The board asserts that “security considerations” should bar us from considering a computer transmission as analogous to a telephone order. The board suggests in its brief that pharmacists can recognize the caller’s voice over the telephone, and thus verify his or her identity, while “[a] computer, on the other hand, is more anonymous,” creating a danger that the prescription information “will fall into the wrong hands.” And, it maintains that we should defer to such concerns. The board failed to expressed such concerns, however, and we have not been pointed to any evidence in the record, or any findings or determinations made by the board, that touch on this point. The board’s attorneys raise this unsupported argument for the first time on appeal. We owe the assertion no deference and we are not persuaded by the argument. We agree with Walgreen that the unsubstantiated statement that the pharmacists’ ability to recognize prescribing physicians’ voices—especially pharmacies in large metropolitan areas such as Milwaukee or Madison—will ensure that prescriptions are not pirated pales when contrasted with the benefits Walgreen’s system has over written, faxed or telephone orders. As the trial court noted, and as the parties agreed in their stipulation of facts, such benefits include savings in time for both physician and pharmacist, elimination of the need to interpret physicians’ handwriting, and removing the opportunity for patients to alter prescriptions.

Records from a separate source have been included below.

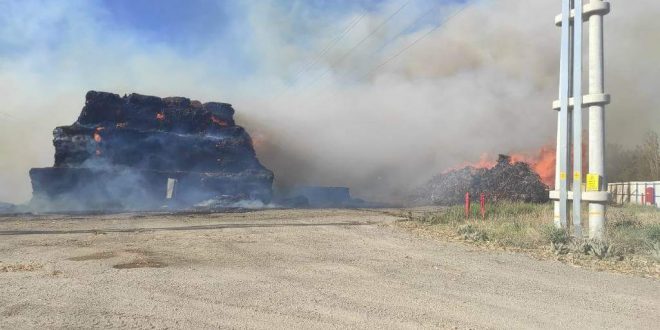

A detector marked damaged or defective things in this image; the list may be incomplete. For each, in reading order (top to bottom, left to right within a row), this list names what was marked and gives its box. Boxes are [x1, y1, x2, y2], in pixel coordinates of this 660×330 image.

burnt debris [30, 90, 274, 211]
burnt debris [410, 154, 548, 205]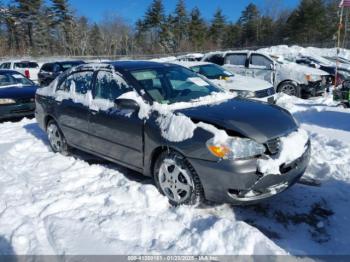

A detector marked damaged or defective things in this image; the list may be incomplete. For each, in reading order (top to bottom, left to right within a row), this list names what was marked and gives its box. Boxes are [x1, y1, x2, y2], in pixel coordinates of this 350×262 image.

damaged front bumper [190, 139, 310, 205]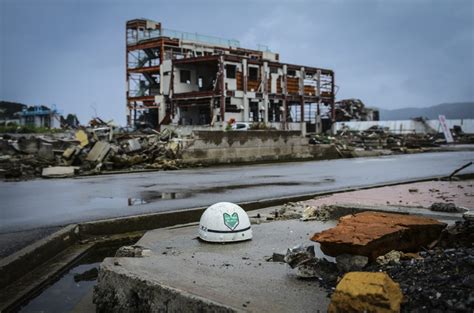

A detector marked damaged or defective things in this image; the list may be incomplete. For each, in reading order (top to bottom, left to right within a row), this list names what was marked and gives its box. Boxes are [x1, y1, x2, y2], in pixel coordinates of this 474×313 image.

broken concrete slab [85, 141, 110, 162]
broken concrete slab [312, 211, 446, 260]
broken concrete slab [330, 270, 404, 312]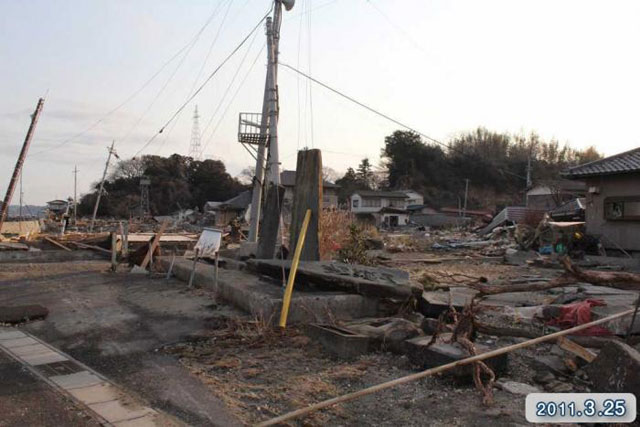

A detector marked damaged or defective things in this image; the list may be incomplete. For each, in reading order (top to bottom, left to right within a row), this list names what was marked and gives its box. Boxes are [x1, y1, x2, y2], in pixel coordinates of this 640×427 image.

broken wood plank [42, 236, 71, 252]
broken wood plank [140, 221, 169, 270]
broken wood plank [556, 336, 596, 362]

[9] Wisconsin Adm. Code § Phar 7.05(1) requires that records of filled prescriptions be maintained by the pharmacy for five years. Section 7.05(3)(a) permits “the transfer of original prescription order information for the purpose of renewal dispensing … between 2 pharmacies on a one-time basis,” as long as certain requirements are met. Section 7.05(5) allows “[p]harmacies having access to a common central processing unit” to exchange renewal prescription orders on an unlimited basis. And § 7.05(6) states that “[a] computerized system may be used for maintaining a record … of prescription dispensing and transfers of original prescription order information for the purposes of renewal dispensing,” if the system meets certain standards.

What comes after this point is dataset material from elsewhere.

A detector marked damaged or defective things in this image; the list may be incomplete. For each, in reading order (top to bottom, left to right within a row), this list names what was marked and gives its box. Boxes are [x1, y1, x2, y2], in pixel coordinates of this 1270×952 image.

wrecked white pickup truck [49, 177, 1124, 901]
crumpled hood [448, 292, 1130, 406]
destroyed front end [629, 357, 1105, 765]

The board minimizes the similarity with electronic transmission of renewal prescription orders, noting that under Wis. Adm. Code § Phar 7.05(3) at least a written original prescription order would exist, and that, under the rule, pharmacists are required to communicate directly with each other before sending the electronic mail. But a signature may not appear on the “original” order if it was a telephone order. See § 450.11(1), Stats.